Smith & Nephew 2015 financial results
Turning to the annual financial results for 2015 and underlying revenue, excluding acquisitions/disposals and FX,
was up by 4%. While Smith & Nephew is not a fast growth business it does see reliable and steady revenue
expansion.
Growth has been supported by acquisitions as if we factor these in revenue increased by 8% in 2015 at constant
exchange rates. The key deal was the purchase of ArthoCare for US$1.5bn on 29 May 2014.
The constant currency trading profit improved by 10% during the year as margins improved. Adjusted earnings
per share (EPSA) saw a 9% improvement on a constant currency basis.
Smith & Nephew financial results in 2015
Source: Smith & Nephew investor presentation
Looking at the reported results and with Smith & Nephew’s reporting currency being the US dollar, currency
headwinds are not surprising. At the same time the group has around half its revenue in the US where it is
currency neutral.
Reported revenue was flat due to an 8% currency headwind but trading profit saw a 4% gain and EPSA
increased by 2% to US$0.851. Clearly the margin improvement managed to offset the currency headwind in
2015.
The group’s trading margin at 23.7% compares to 22.9% in 2014 and looking further back the margin was 22.7%
in 2013. Margin expansion was driven by ArthoCare synergies and “group optimisation.”
Margin expansion drove the 2015 results
Source Smith & Nephew investor presentation
The balance sheet improved in 2015 as free cash flow more than doubled to US$672m from US$308m in
2014. Trading cash flow improved to US$936m from US$781m in 2014.
This helped push net debt down to US$1.36bn at the end of the year versus US$1.61bn at the start of
2015. This compares to net debt of only US$253m at the end of 2013 and reflects the purchase cost of
ArthoCare in 2014.
Smith & Nephew’s balance sheet improved in 2015
Source: Smith & Nephew investor presentation
Smith & Nephew has a solid track record with acquisitions and to date the ArthoCare takeover is going as
planned. Having a greater product line-up to sell to hospitals helps to create revenue and cost synergies.
Smith & Nephew’s recent large deals have paid off
Source: Smith & Nephew investor presentation
Summary and valuation
Smith & Nephew still remains a takeover candidate with possible acquirers being Johnson & Johnson and also
Stryker. This provides potential upside and we know that Stryker previously considered making an offer.

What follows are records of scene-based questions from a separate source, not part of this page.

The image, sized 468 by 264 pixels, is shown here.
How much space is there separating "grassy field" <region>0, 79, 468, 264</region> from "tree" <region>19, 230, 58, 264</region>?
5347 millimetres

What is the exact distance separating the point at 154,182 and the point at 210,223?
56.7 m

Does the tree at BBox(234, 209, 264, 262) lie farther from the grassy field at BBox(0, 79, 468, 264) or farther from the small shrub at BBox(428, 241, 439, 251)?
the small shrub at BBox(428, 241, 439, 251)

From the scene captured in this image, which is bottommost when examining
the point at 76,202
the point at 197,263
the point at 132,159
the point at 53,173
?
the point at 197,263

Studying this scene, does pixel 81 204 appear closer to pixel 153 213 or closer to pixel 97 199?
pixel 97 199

The fundamental investment case also remains sound, in our view, with the pace of revenue growth
improving. In 2014 underlying revenue growth was 2% but in 2015 the pace of top line expansion came in at
4%.
Growth is supported by the ageing global demographic and Smith & Nephew’s shift into higher growth
markets. Margin expansion has also bolstered profits growth with adjusted EPS increasing at 8% a year from
2010 to 2014.
Smith & Nephew’s solid track record: 2010 to 2014
Source: Smith & Nephew investor presentation
The full year dividend was increased by 4% to US$0.308 versus the 2% increase in reported EPSA to
US$0.851. The dividend per share was only $0.158 in 2010 and the company has paid a dividend in every year
since 1937.
Against this track record and business outlook we continue to view the investment case as attractive. Further
acquisitions will bolster earnings with Blue Belt Technologies the latest to join the fold.

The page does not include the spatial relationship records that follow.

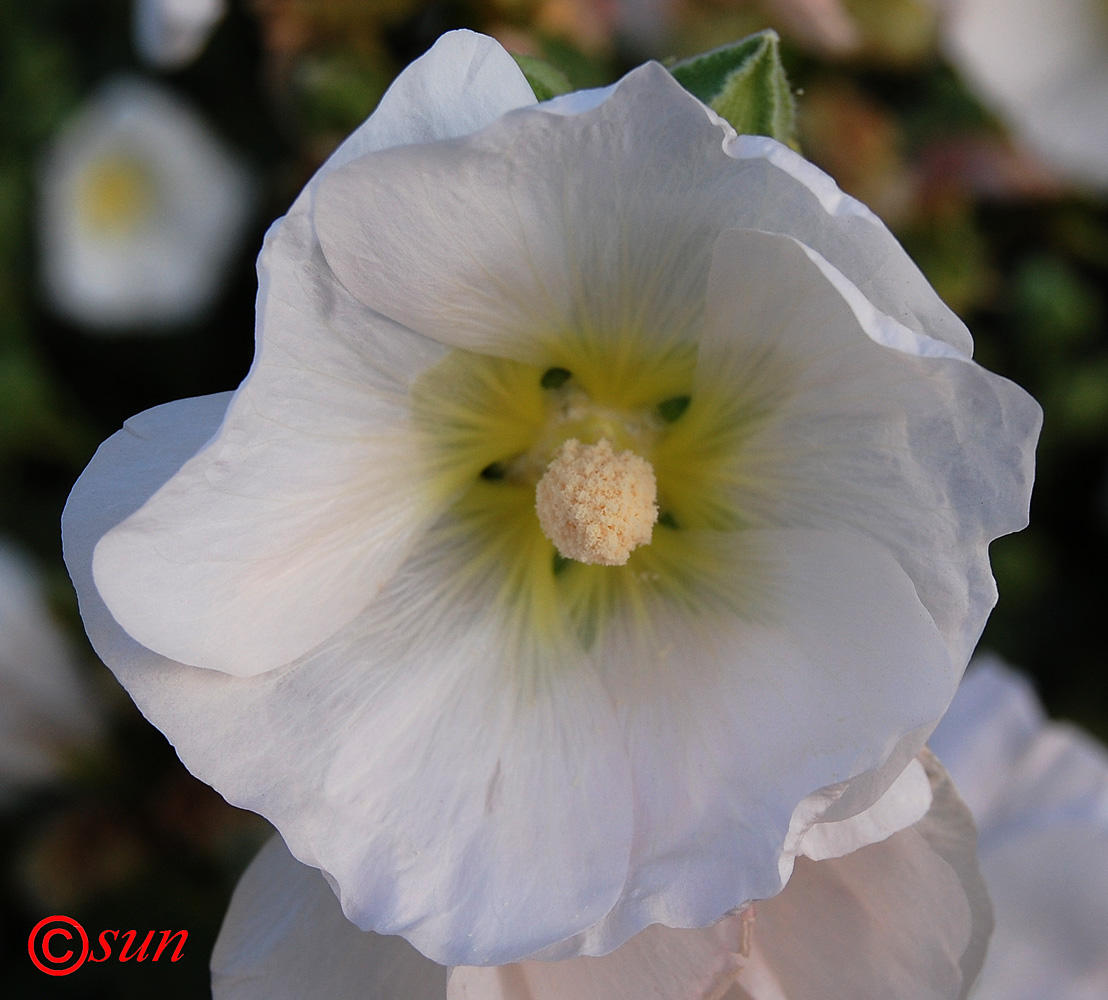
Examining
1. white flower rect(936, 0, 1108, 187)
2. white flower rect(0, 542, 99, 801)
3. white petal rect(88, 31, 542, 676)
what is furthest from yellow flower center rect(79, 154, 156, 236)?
white petal rect(88, 31, 542, 676)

Guidance for 2015 is for further revenue growth and margin improvement with both set to drive through an
increase in adjusted earnings per share. The forecast P/E for 2016 is 18.3X with a forecast yield at 2% (2.7X
covered).
The company offers meaningful value further out with a forecast P/E of 16.4X in 2017 and by 2020 the forecast
falls to around 10X. Market drivers, such as demographics and emerging markets, will support long-term
earnings growth.
Accordingly, Smith & Nephew will remain firmly held in the Fat Prophets portfolio. For members without
exposure we recommend the shares as a buy.